TO DO:
Rewrite the data below as a numbered list with one line per item, skipping blank lines and leaving out the pictures.
** Start of ENTRIES PROVIDED **
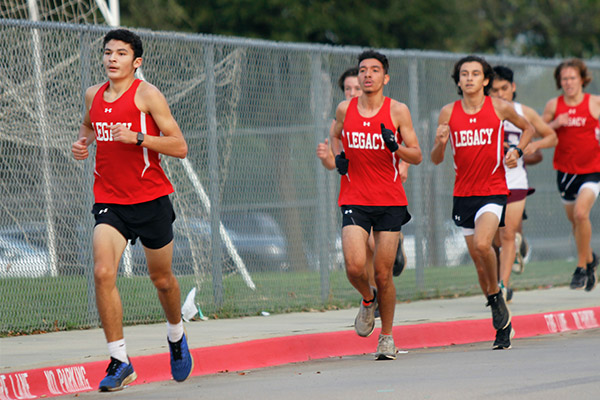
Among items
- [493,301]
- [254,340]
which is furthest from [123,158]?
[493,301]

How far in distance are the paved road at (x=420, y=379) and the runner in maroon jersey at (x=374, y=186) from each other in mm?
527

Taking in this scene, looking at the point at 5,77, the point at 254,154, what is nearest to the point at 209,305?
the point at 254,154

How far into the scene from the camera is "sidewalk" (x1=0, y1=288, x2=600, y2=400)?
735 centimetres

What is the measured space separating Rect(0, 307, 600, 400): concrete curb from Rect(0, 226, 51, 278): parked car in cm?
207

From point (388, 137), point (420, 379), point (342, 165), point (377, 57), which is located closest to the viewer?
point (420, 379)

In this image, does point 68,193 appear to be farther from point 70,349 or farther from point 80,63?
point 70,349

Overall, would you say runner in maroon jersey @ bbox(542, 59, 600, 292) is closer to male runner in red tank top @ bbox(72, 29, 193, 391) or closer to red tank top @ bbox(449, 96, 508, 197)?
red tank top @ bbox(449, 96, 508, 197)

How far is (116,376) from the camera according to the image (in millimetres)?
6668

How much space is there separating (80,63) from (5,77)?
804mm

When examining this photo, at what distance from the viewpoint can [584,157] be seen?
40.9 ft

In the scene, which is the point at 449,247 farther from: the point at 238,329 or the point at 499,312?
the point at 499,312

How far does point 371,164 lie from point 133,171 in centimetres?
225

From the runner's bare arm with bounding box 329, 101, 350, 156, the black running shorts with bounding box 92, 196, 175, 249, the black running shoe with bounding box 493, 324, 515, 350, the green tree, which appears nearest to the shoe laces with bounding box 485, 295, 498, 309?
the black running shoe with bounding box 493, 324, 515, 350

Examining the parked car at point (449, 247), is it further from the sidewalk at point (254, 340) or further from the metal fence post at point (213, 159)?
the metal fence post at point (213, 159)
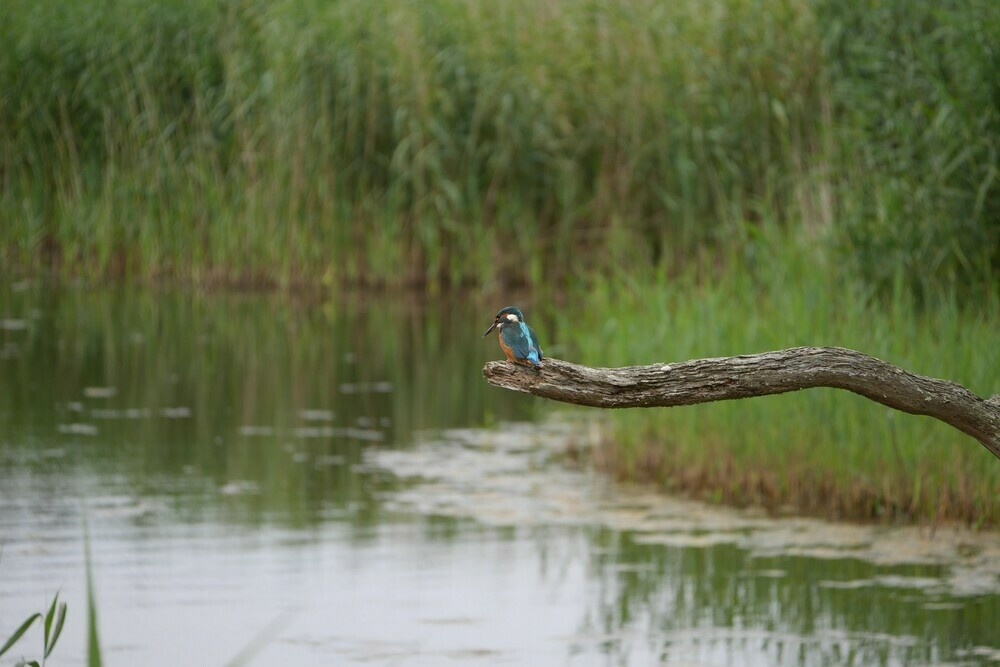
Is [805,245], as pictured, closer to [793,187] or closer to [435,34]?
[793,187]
** End of ENTRIES PROVIDED **
WORKED ANSWER:
1. Among items
2. - [493,301]
3. - [254,340]
4. which is furthest from [123,158]?
5. [493,301]
6. How far in distance are the paved road at (x=420, y=379) and the runner in maroon jersey at (x=374, y=186) from each other in mm?
7. 527
8. Taking in this scene, looking at the point at 5,77, the point at 254,154, what is nearest to the point at 209,305?
9. the point at 254,154
10. How far into the scene from the camera is "sidewalk" (x1=0, y1=288, x2=600, y2=400)?
11. 735 centimetres
12. What is the measured space separating Rect(0, 307, 600, 400): concrete curb from Rect(0, 226, 51, 278): parked car in cm?
13. 207
14. From point (388, 137), point (420, 379), point (342, 165), point (377, 57), which is located closest to the viewer?
15. point (420, 379)
16. In this image, does point 68,193 appear to be farther from point 70,349 or farther from point 80,63?
17. point 70,349
18. Overall, would you say runner in maroon jersey @ bbox(542, 59, 600, 292) is closer to male runner in red tank top @ bbox(72, 29, 193, 391) or closer to red tank top @ bbox(449, 96, 508, 197)?
19. red tank top @ bbox(449, 96, 508, 197)
20. How far is (116,376) from the camera according to the image (in millimetres)?
21. 6668
22. How much space is there separating (80,63) from (5,77)?
23. 804mm
24. When examining this photo, at what distance from the viewpoint can [584,157] be seen?
25. 40.9 ft
26. In the scene, which is the point at 449,247 farther from: the point at 238,329 or the point at 499,312?
27. the point at 499,312
28. How far does point 371,164 lie from point 133,171 in centimetres?
29. 225
30. From the runner's bare arm with bounding box 329, 101, 350, 156, the black running shorts with bounding box 92, 196, 175, 249, the black running shoe with bounding box 493, 324, 515, 350, the green tree, which appears nearest to the shoe laces with bounding box 485, 295, 498, 309?
31. the black running shoe with bounding box 493, 324, 515, 350
32. Examining the parked car at point (449, 247), is it further from the sidewalk at point (254, 340) or further from the metal fence post at point (213, 159)?
33. the metal fence post at point (213, 159)
34. Is [805,245], as pictured, closer to [793,187] or closer to [435,34]?
35. [793,187]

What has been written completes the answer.